Furthermore, a PSHC shall not pay dividends on its shares except all its operational, preliminary and organizational expenses, losses incurred and other capitalised expenses not represented by tangible assets have been completely written off excluding goodwill, adequate provisions have been made to the satisfaction of the CBN for actual and contingent losses as well as compliance with any capital requirements as stipulated in the guidelines.
Supervision of PSHC
A PSHC and its subsidiaries shall be supervised by the Payments System Management Department (PSMD) of the CBN on a consolidated basis. PSHCs shall render returns to the PSMD and include information pertaining to whistleblowing, internal control, intra-group transactions, risk management, internal control, compliance with corporate governance guidelines and assets and liabilities of the PSHC.

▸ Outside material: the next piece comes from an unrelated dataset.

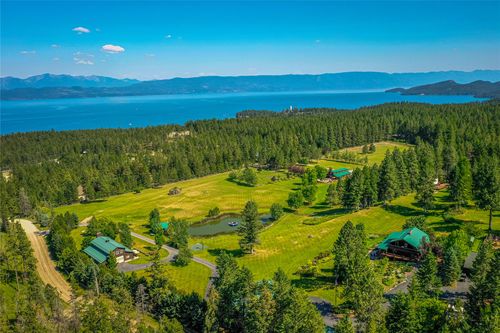 420 Deer Creek Rd, LAKESIDE, MT, 59922-9691 | Card Image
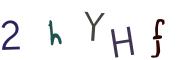 Recopier le code Captcha de l'image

Positives going forward ...
The PSHC guideline is undoubtedly commendable as it acts as a navigating instrument for Fintechs seeking to restructure upon issuance of the new license categories for payments system namely switching and processing, mobile money operations and payments solution services. The PSHC is a noteworthy innovation borne out of the holding company structure introduced by the CBN in 2010 which mandated financial institutions combining banking with non-banking activities to set up a holding company
Consequently, it provides Fintech companies with an opportunity to expand by offering new products and services. Through this Hold Co structure rather than Fintech companies operating as distinct entities while offering various products and services, this affords them an opportunity to operate as separate but connected entities. In addition, the Hold Co structure stimulates efficiency and facilitates the management of risks as it adopts the principle of separation of powers ensuring the holding company doesn’t provide all services, it will as well as stimulate efficiency and facilitate the management of risks.
Furthermore, it facilitates funding for Fintech companies as investors are encouraged to invest by affording investors opportunities to diversify their portfolios with single investments in holding companies. Hence, an investor investing in a PSHC, is indirectly investing in either of the subsidiaries. There is an opportunity in this guideline for entities licensed under payment solutions to be eligible promoters of a PSHC.